Decide “what you’re going to measure and how you’re going to measure it,” he said. “It could be as simple as monitoring disinfectant [levels] and water temperature — making sure your hot water is sufficiently hot. That’s something [you can work] with your engineers on. Identify your corrective actions if something were to [fail], then verify your procedures and document your program.”
As an environmental microbiologist, Arduino reminded that just because you find a pathogen in your water system, that does not necessarily mean you are on the eve of an outbreak.
“Presence alone does not equal risk,” he said. “Remember when we do sampling it is a point in time; it may not be consistent. And sometimes with water systems you can resample, and some of these things can be transient.”
Though the CDC document primarily focuses on Legionella elimination efforts, remember that other waterborne bugs may survive treatments designed to eradicate Legionella.
Some hospitals hire a water system consultant, but Arduino recommended that the local team still maintain ownership and responsibility for any decisions.

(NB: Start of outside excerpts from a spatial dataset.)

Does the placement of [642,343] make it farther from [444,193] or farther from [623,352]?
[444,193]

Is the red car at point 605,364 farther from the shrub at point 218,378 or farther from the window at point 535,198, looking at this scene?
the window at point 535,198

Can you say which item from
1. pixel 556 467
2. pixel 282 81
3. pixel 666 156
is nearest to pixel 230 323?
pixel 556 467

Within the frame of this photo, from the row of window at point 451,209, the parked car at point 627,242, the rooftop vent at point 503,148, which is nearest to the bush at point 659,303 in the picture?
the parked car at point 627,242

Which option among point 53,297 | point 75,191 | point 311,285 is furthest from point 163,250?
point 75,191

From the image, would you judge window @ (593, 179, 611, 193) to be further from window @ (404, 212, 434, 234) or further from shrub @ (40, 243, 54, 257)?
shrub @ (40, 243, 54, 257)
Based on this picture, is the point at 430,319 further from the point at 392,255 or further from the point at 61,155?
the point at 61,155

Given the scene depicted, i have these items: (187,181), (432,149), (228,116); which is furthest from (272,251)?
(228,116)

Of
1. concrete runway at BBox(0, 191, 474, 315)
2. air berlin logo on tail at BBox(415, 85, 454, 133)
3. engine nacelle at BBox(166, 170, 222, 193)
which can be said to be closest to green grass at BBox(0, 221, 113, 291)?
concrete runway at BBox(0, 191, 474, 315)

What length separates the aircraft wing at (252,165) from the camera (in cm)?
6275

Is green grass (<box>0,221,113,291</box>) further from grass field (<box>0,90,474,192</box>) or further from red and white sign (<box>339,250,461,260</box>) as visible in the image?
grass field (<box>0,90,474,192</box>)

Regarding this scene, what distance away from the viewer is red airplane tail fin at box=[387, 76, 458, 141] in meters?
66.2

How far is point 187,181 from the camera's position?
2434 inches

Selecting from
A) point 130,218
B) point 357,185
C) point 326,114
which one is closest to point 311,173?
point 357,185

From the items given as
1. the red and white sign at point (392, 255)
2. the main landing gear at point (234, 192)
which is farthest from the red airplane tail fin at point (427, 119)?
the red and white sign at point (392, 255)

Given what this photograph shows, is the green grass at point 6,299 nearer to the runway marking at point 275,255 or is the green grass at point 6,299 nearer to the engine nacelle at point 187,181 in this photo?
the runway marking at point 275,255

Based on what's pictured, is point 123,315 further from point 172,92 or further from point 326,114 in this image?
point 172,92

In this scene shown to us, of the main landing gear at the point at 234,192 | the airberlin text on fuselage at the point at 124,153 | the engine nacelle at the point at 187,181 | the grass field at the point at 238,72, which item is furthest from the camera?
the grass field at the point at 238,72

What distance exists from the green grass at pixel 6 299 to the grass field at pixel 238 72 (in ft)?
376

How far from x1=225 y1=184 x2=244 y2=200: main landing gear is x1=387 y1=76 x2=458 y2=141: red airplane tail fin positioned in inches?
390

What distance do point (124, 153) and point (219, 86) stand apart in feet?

“Someone on the program team must have knowledge of the hospital’s water system,” he said.
This is presumably obvious, but Arduino has been to hospital outbreak investigations where there was no schematic of the plumbing and water system available.
“In one outbreak, they discovered they had a pipe that ran down to the end of the hall, [saying] ‘we don’t even use that anymore,’” he said. “Who involved in your assessment is going to identify those kind of locations? What is your corrective action? Document and configure your progress performance and communicate regularly. Develop a schematic — it could be hand drawn. Remember, some facilities have multiple points of entry and some may be interconnected.”
Likewise, if you have emergency water storage, know how often the supply is “turned over” and how that reservoir is connected to the rest of your water system, he said.
“You want to consider special patient populations at distant points,” he said. “Base it on your map of your facility. Make sure the program is running as designed and is effective, so you want to verify the cleaning and that the program is embedded and implemented as you designed it. That [means] you are controlling the hazardous conditions that you have identified, and that you may be monitoring for Legionella, especially in facilities with LD or with patients at high risk. It may include surveillance of patients for waterborne infections, and it may include testing for other pathogens — especially during an outbreak.”
Legionella Returns,
Or Never Left?
Showing evidence of a water management plan could be the difference in avoiding a citation from CMS, which said hospitals must begin trying to control and prevent Legionella “effective immediately.”1
CMS surveyors “are going to be looking for you to have these these things in place: policies, procedures, reporting documenting water management in place — at least that you have started it,” Janet Stout, PhD, president of the Special Pathogens Laboratory in Pittsburgh, said at the APIC session. “You need to do a risk assessment as soon as possible to determine if these organisms are growing. Implement the water management program and document corrective actions — this is all in that [CMS] memo. [They] hammer home an important point about healthcare Legionnaires’ disease — the mortality is high.”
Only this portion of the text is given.